Checkpointing
Save your training progress automatically. If a job is interrupted, it resumes from the last checkpoint.
Quick Start
Use CumulusJob as a context manager for automatic checkpoint handling:
import torch
from cumulus import CumulusJob
model = MyModel().cuda()
optimizer = torch.optim.Adam(model.parameters())
with CumulusJob() as job:
# Resume from checkpoint if this is a requeued job
if job.is_resumed:
model.load_state_dict(job.checkpoint['model'])
optimizer.load_state_dict(job.checkpoint['optimizer'])

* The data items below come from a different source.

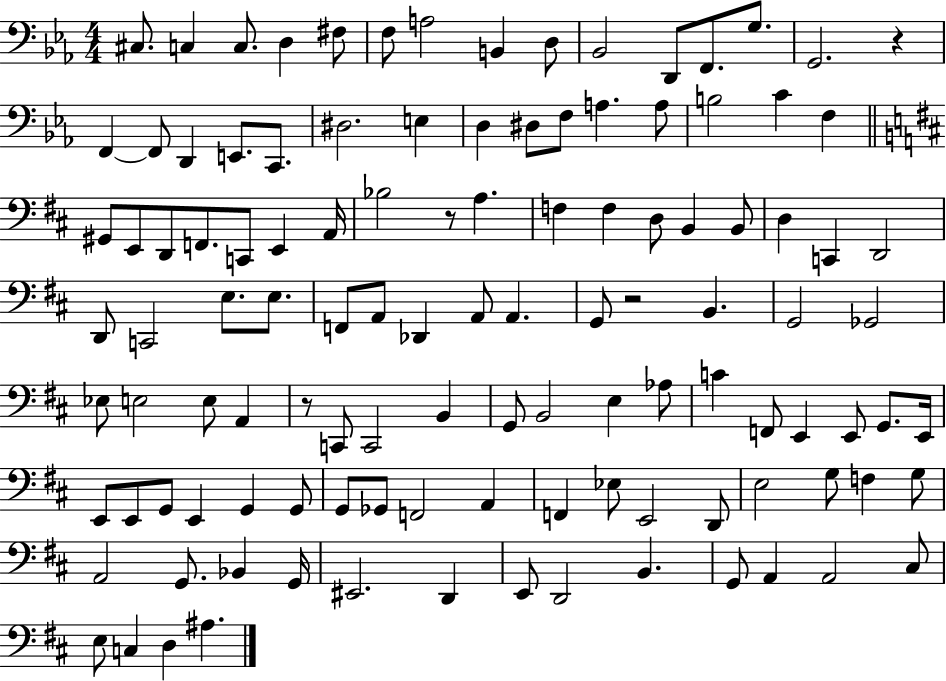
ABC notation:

X:1
T:Untitled
M:4/4
L:1/4
K:Eb
^C,/2 C, C,/2 D, ^F,/2 F,/2 A,2 B,, D,/2 _B,,2 D,,/2 F,,/2 G,/2 G,,2 z F,, F,,/2 D,, E,,/2 C,,/2 ^D,2 E, D, ^D,/2 F,/2 A, A,/2 B,2 C F, ^G,,/2 E,,/2 D,,/2 F,,/2 C,,/2 E,, A,,/4 _B,2 z/2 A, F, F, D,/2 B,, B,,/2 D, C,, D,,2 D,,/2 C,,2 E,/2 E,/2 F,,/2 A,,/2 _D,, A,,/2 A,, G,,/2 z2 B,, G,,2 _G,,2 _E,/2 E,2 E,/2 A,, z/2 C,,/2 C,,2 B,, G,,/2 B,,2 E, _A,/2 C F,,/2 E,, E,,/2 G,,/2 E,,/4 E,,/2 E,,/2 G,,/2 E,, G,, G,,/2 G,,/2 _G,,/2 F,,2 A,, F,, _E,/2 E,,2 D,,/2 E,2 G,/2 F, G,/2 A,,2 G,,/2 _B,, G,,/4 ^E,,2 D,, E,,/2 D,,2 B,, G,,/2 A,, A,,2 ^C,/2 E,/2 C, D, ^A,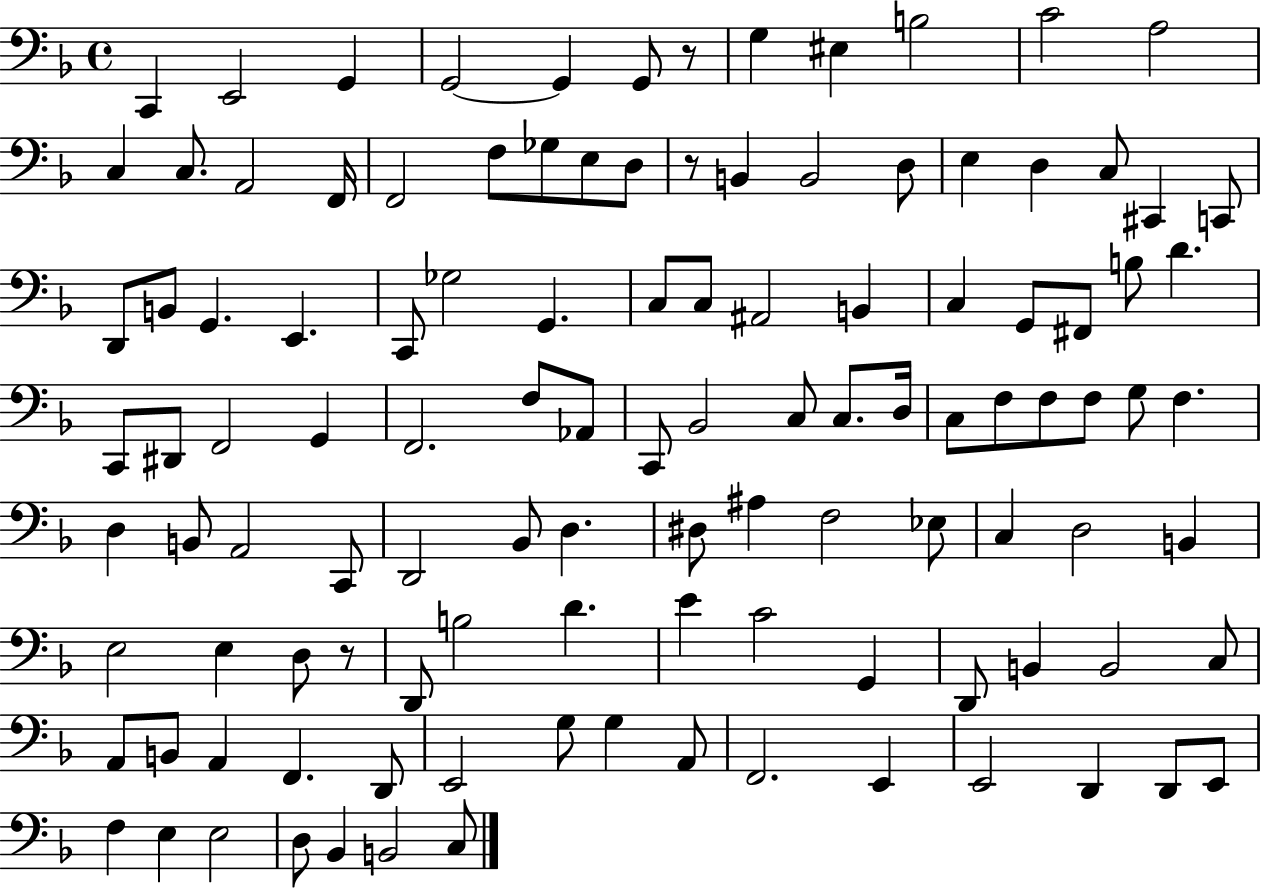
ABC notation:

X:1
T:Untitled
M:4/4
L:1/4
K:F
C,, E,,2 G,, G,,2 G,, G,,/2 z/2 G, ^E, B,2 C2 A,2 C, C,/2 A,,2 F,,/4 F,,2 F,/2 _G,/2 E,/2 D,/2 z/2 B,, B,,2 D,/2 E, D, C,/2 ^C,, C,,/2 D,,/2 B,,/2 G,, E,, C,,/2 _G,2 G,, C,/2 C,/2 ^A,,2 B,, C, G,,/2 ^F,,/2 B,/2 D C,,/2 ^D,,/2 F,,2 G,, F,,2 F,/2 _A,,/2 C,,/2 _B,,2 C,/2 C,/2 D,/4 C,/2 F,/2 F,/2 F,/2 G,/2 F, D, B,,/2 A,,2 C,,/2 D,,2 _B,,/2 D, ^D,/2 ^A, F,2 _E,/2 C, D,2 B,, E,2 E, D,/2 z/2 D,,/2 B,2 D E C2 G,, D,,/2 B,, B,,2 C,/2 A,,/2 B,,/2 A,, F,, D,,/2 E,,2 G,/2 G, A,,/2 F,,2 E,, E,,2 D,, D,,/2 E,,/2 F, E, E,2 D,/2 _B,, B,,2 C,/2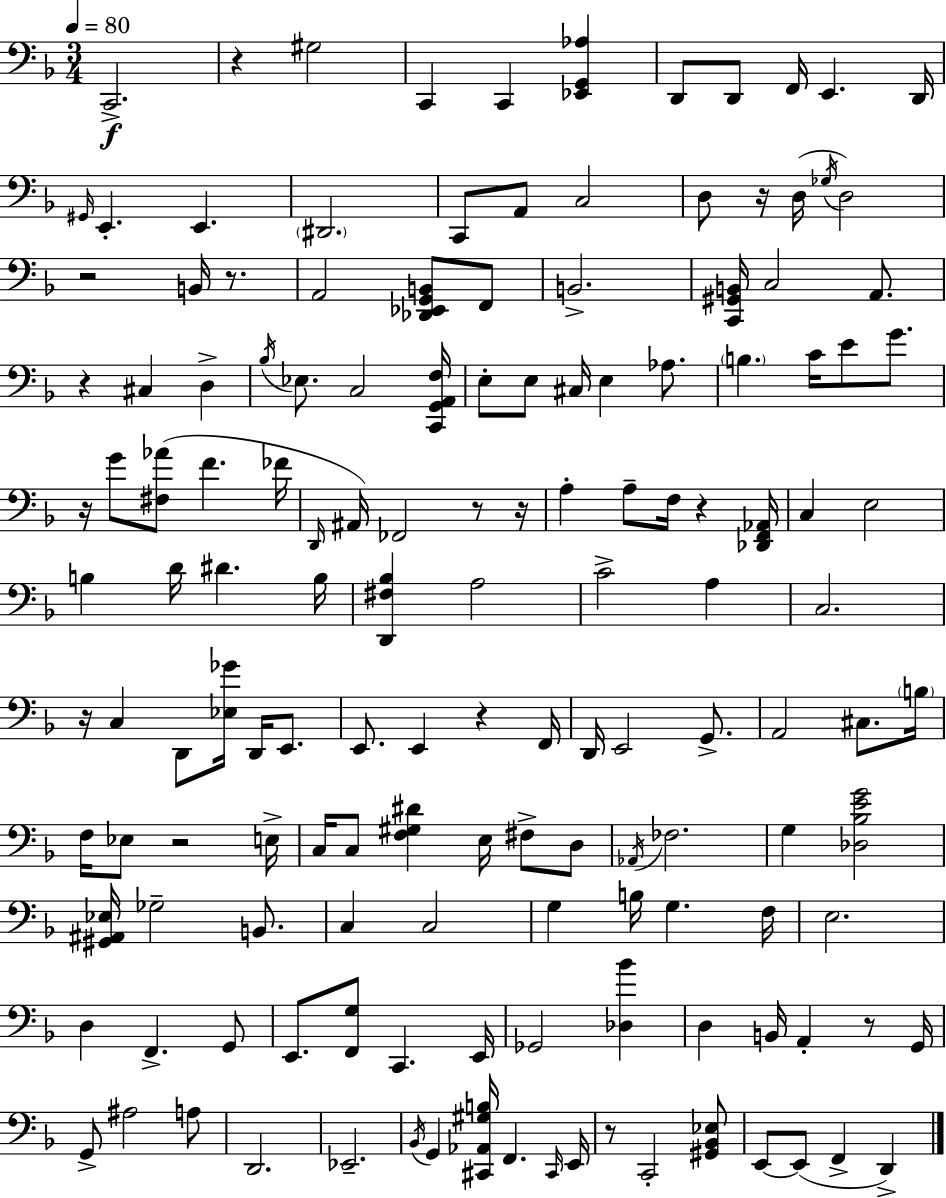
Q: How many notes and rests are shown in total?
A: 147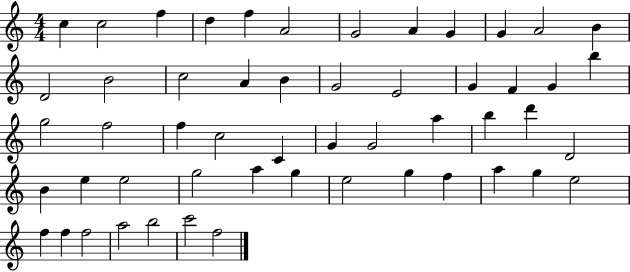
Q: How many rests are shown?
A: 0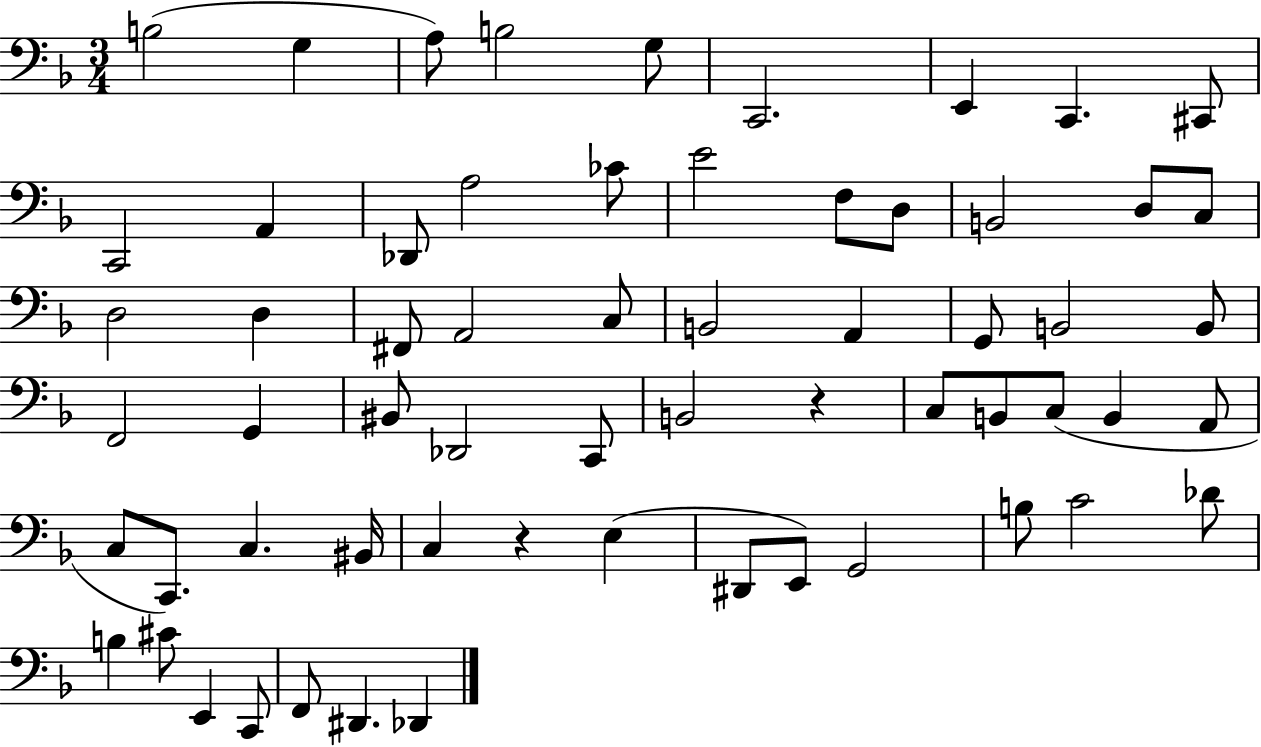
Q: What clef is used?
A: bass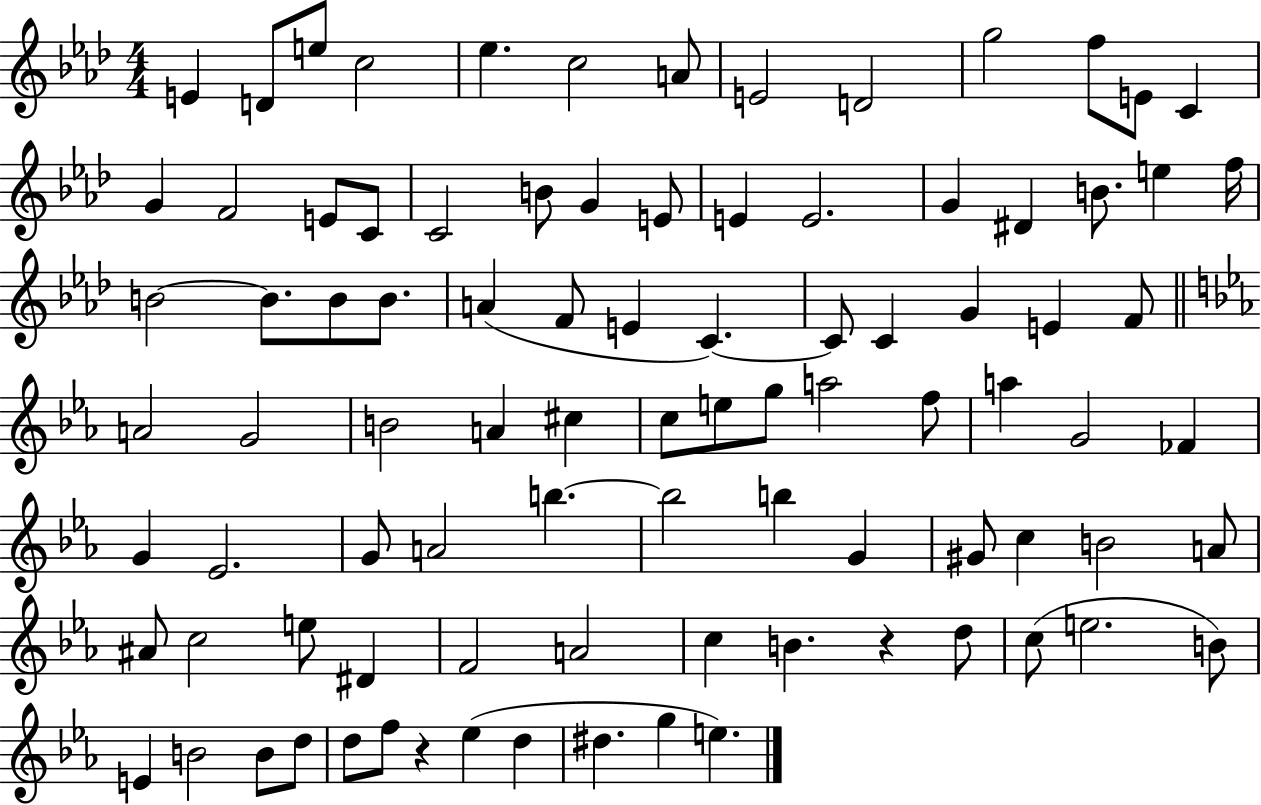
{
  \clef treble
  \numericTimeSignature
  \time 4/4
  \key aes \major
  e'4 d'8 e''8 c''2 | ees''4. c''2 a'8 | e'2 d'2 | g''2 f''8 e'8 c'4 | \break g'4 f'2 e'8 c'8 | c'2 b'8 g'4 e'8 | e'4 e'2. | g'4 dis'4 b'8. e''4 f''16 | \break b'2~~ b'8. b'8 b'8. | a'4( f'8 e'4 c'4.~~) | c'8 c'4 g'4 e'4 f'8 | \bar "||" \break \key ees \major a'2 g'2 | b'2 a'4 cis''4 | c''8 e''8 g''8 a''2 f''8 | a''4 g'2 fes'4 | \break g'4 ees'2. | g'8 a'2 b''4.~~ | b''2 b''4 g'4 | gis'8 c''4 b'2 a'8 | \break ais'8 c''2 e''8 dis'4 | f'2 a'2 | c''4 b'4. r4 d''8 | c''8( e''2. b'8) | \break e'4 b'2 b'8 d''8 | d''8 f''8 r4 ees''4( d''4 | dis''4. g''4 e''4.) | \bar "|."
}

for epoch in range(job.start_epoch, num_epochs):
for batch in dataloader:
loss = train_step(model, batch)
# Keep state updated - saved automatically on eviction
job.state = {
'model': model.state_dict(),
'optimizer': optimizer.state_dict(),
'epoch': epoch
}
job.complete()
What Happens on Interruption
- Cumulus detects when your job needs to pause
CumulusJobautomatically saves yourjob.stateto cloud storage- The job is automatically requeued with higher priority
- On restart,
job.is_resumedisTrueandjob.checkpointcontains your saved state - Training continues from
job.start_epoch
CumulusJob API
Properties
with CumulusJob() as job:
job.is_resumed # True if resuming from checkpoint
job.start_epoch # 0 for fresh run, or (checkpoint epoch + 1) for resume
job.checkpoint # Dict with saved state (if resuming), else None
job.state # Current state to save on eviction (you set this)
Methods
job.state = {...} # Set state to save on eviction
job.complete() # Mark job as successfully completed
job.save_checkpoint() # Manually trigger checkpoint save
Manual Checkpoints
Save checkpoints at specific intervals:
with CumulusJob() as job:
for epoch in range(job.start_epoch, num_epochs):
train_one_epoch()
job.state = {'model': model.state_dict(), 'epoch': epoch}
# Save every 10 epochs
if epoch % 10 == 0:
job.save_checkpoint()
job.complete()
Low-Level Control
Use CheckpointManager for custom checkpoint logic:
from cumulus import CheckpointManager
manager = CheckpointManager()
# Check if resuming from previous run
if manager.should_resume():
state = manager.load_checkpoint()
model.load_state_dict(state['model'])
optimizer.load_state_dict(state['optimizer'])
start_epoch = state['epoch'] + 1
else:
start_epoch = 0
# Training loop
for epoch in range(start_epoch, num_epochs):
train_one_epoch()
# Save custom state
manager.save_checkpoint({
'model': model.state_dict(),
'optimizer': optimizer.state_dict(),
'epoch': epoch,
'custom_data': my_data
})
# Mark training complete
manager.mark_complete()
Environment Variables
Cumulus sets environment variables automatically to handle checkpoint and resume. The main variable you may check is RESUME_FROM_CHECKPOINT, which is set to "true" when your job is resuming from a previous checkpoint.
Legacy API: CumulusTrainer
For backward compatibility, CumulusTrainer is still available:
from cumulus import CumulusTrainer
trainer = CumulusTrainer(model, optimizer)
start_epoch = trainer.start()
for epoch in range(start_epoch, num_epochs):
for batch in dataloader:
loss = train_step(model, batch)
trainer.step()
trainer.end_epoch(epoch)
trainer.mark_complete()
We recommend using CumulusJob for new projects - it's simpler and more explicit.